Single40'S diary

「40過ぎて独身で」と言ってる間にはや還暦のブログ

最後の秘境 東京藝大

「最後の秘境 東京藝大」二宮敦人。副題「天才たちのカオスな日常」

 

上野に東京藝大という大学があるのだが、あるということは知っていても、その実態はまったく知らない。
「最期の秘境」とは大げさだと思ったが、言われて見れば一理ある。
というわけで、タイトルに惹かれて購入。

なるほど、東京藝大はまさに「最後の秘境」というにふさわしい。
まずもって、あの東大以上の難関であるということを知らない人は多いのであるまいか。
一応、ペーパーテストはあるものの、それは「同点のとき悩んだとき用」であって、各学科とも「実技」で入学が決まるのだという。
というわけで、藝大目指して地方から上京し、藝大の教授に師事して入学を狙うくらい「あるある」」なのだそうだ。
しかも、各学科とも、わずか数人の枠しかない。
おそるべし、まさに選ばれしエリートのための大学なのである。

藝大は音校と美校に分かれており、それぞれ音楽と美術をやる。
この二者は明確にカラーが別れているそうで、音校の生徒は正装に近いような服装で、女性ならお嬢様タイプが多いそうだ。
一方の美校は個性的な(笑)格好の者が多く、身なりに構わない人も多いらしい。なんとなく、わかる(笑)

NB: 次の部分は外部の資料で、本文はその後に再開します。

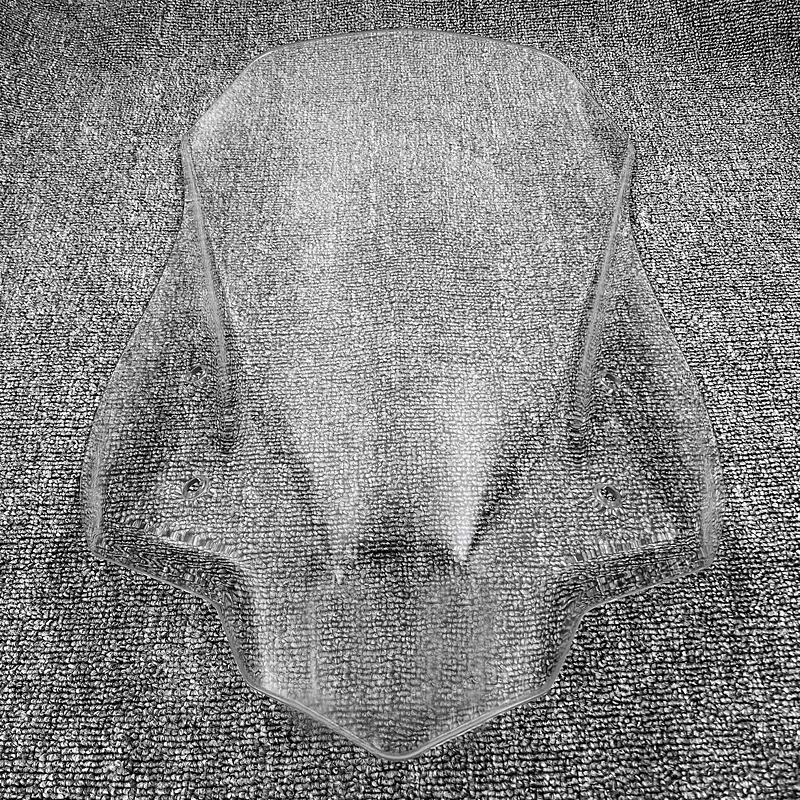 For Honda CB500X 2016 2017 2018 2019 2020 Motorcycle Windscreen Windshield Deflector Protector Motorcycle Wind Screen CB 500 X (5)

彼らの天才ぶりは本書に詳しくエピソードがあるのであるが、まあ、一般社会からすると「奇人変人」のたぐいだと思えばよい。
しかも、学長みずからが「数年に一人の天才を排出するための学校」と言ってはばからないというのだから、死屍累々は覚悟の上ということになる。
おそるべきことに、卒業生の半分が行方不明になるという。
まあ、音楽家になったり画家になったりして、身を立てることができる者は一握りしかいない、というのは理解できる。
一般企業に入社するものは「負け組」なのだそうだ。「ああ、あいつは諦めたんだな」
で、其他の者は、行方不明になるしかないのである。
なんと、凄まじい世界であることか。


評価は☆☆。
予想以上に面白い。一読して損がないと思う。

 

私は学生時代に、江古田という街に住んでいたのであるが、近くに日大芸術学部(通称ニチゲイ)という大学があった。
この学生は、見るからにアヤシイ人物が多かった。
毎日、ニチゲイの前を通るのだが、なるべく関わりにならないようにしていた(笑)
学祭の時期など、わざわざ遠回りしてアパートに帰ったものである。
魔窟ではないかと思っていた。
この本を読んで、そんな昔を思い出した。

芸術を志す、というのは、思えば魔物に魅入られたようなものかもしれない。
損得ではないのだろうと思う。
それもまた、人間らしい生き方ということでしょうかね。